Se ainda são confusos os motivos para a decisão de Sergio Rial em janeiro, desta vez parece haver uma estratégia da administração atual de sair na frente na batalha de narrativas que promete acirrar-se daqui para frente e colocar em confronto direto bancos, auditores, empresa e os chamados sócios de referência.
De posse de alguns documentos levantados pelo comitê independente que investiga o caso, a empresa publicou um comunicado no qual fala abertamente em fraude, não mais “inconsistências contábeis”, e acusa diretamente a gestão anterior de usar não só as já notórias operações de risco sacado, uma triangulação comercial que envolve bancos, empresa e fornecedores, mas também contratos de bonificação com a indústria para esconder dívidas e melhorar resultados.
No mesmo dia, estava marcado o depoimento do atual presidente da Americanas, Leonardo Coelho Pereira, na Comissão Parlamentar de Inquérito. Ele não ficou sem o que dizer e mostrar aos deputados, que viram contratos supostamente falsificados e e-mails trocados entre direção e auditores, supostos indícios de que os ex-administradores teriam cometido uma fraude sem precedentes por um longo período de tempo.
A desconfiança já era geral, desde as revelações de Rial em janeiro, de que se tratava de um esquema complexo de maquiagem contábil montado pelos gestores. O que levou a dramaticidade às alturas foi a alegação de que pode ter havido participação dos auditores e dos bancos na maquinação do esquema fraudulento.
O executivo ressalvou mais de uma vez que os documentos precisavam de “mais contexto”. Não seria demais perguntar, então, por que apresentá-los? O efeito midiático favorável talvez justifique o açodamento, já que as manchetes transformaram indícios em provas, com condenação imediata dos ex-executivos.
Coelho disse várias vezes que não apareceu nada até agora que lance suspeitas sobre a atuação do conselho de administração e dos principais sócios – Jorge Paulo Lemann, Marcel Telles e Carlos Alberto Sicupira – e negou que alertas feitos pelos auditores tenham chegado ao conhecimento do órgão máximo da governança da empresa.
Com base em informes públicos, o Valor mostrou que a KPMG chamou a atenção para problemas nas relações com fornecedores e pediu reforço na governança. Perguntado especificamente sobre isso na CPI, Coelho negou que o conselho tenha recebido qualquer aviso, já que os auditores teriam trocado “conselho de administração” por “administração” no título da chamada carta de controle, que é entregue no fim do trabalho de auditoria, e assim ela não teria chegado ao seu destino.

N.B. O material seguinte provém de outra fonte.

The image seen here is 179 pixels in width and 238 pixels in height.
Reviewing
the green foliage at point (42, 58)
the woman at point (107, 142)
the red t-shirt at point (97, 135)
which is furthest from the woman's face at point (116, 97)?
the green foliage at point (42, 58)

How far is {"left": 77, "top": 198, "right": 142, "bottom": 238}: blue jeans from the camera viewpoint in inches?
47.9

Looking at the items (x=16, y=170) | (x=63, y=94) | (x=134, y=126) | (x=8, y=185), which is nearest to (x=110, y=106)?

Parece ter havido uma interpretação equivocada do executivo. A reportagem citada pelo deputado Thiago de Joaldo (PP-SE) fala de alerta feito na demonstração financeira da empresa, ou seja, um documento público que é aprovado pelo conselho. Coelho responde referindo-se à carta, que não é pública, e que só foi revelada naquela dia. Ainda assim, especialistas ouvidos pelo Valor posteriormente disseram que a retirada de uma palavra não iria impedir que a carta chegasse ao conselho, já que ele é o orgão responsável por avaliá-la.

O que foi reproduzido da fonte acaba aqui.